Si conocierais a papá, no se os pasaría por la cabeza pensar que mi padre fue el primer sordo que hizo Selectividad en España. Que viajó a Nueva York y estuvo tres meses vagabundeando sin rumbo y sin dinero. Que ganó un campeonato nacional de ping-pong para sordos y escribió cinco libros. Que hizo millones de fotografías que en su momento rellenaron las descascarilladas paredes de algún centro cultural y las mohosas páginas de alguna revista.

Si conocierais a mamá, no se os pasaría por la cabeza pensar que escribió veinte obras de teatro.

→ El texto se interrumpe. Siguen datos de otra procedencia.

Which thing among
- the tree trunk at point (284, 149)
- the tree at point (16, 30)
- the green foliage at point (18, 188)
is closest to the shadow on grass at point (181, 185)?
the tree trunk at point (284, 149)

Que pintó cientos de cuadros y dejo la Universidad a falta de cinco asignaturas. Que fue  una mujer irreverente, con su pelo corto, su jersey XL y su botellín de cerveza. Que pretendía no perder nunca sus ansias de cambio y se hacía fotos desnuda durante el embarazo. Que siempre se alejó de los dogmas establecidos para encontrar su felicidad particular.

Yo, que creía conocerlos, más que alegrarme por cada cosa nueva que descubro de su pasado, me entristezco. Porque al final cayeron en la rutina en la que caen todas las personas que temen fracasar haciendo lo que realmente les gusta. Espero que no sea genético, que nunca llegue a heredar el único error que realmente temo: el acabar trabajando en una aséptica oficina por pensar que lo que escribo es papel higiénico y lo que fotografío, papel higiénico satinado. 

Sé que es difícil continuar cuando el depósito de la esperanza se queda sin reservas, pero me hubiera gustado estar ahí para empujar a mi padre y a mi madre. Estar ahí para gritarles que no dejaran de hacer aquello que les llenaba. Para rellenar su cerebro de nuevas ideas.  Para advertirles de que la mediocridad esperaba latente el momento adecuado para devorarles. Ahora es tarde, por más que intento reactivar conexiones neuronales, su espíritu joven se echó a dormir hace tiempo y ya no tiene ganas de despertar.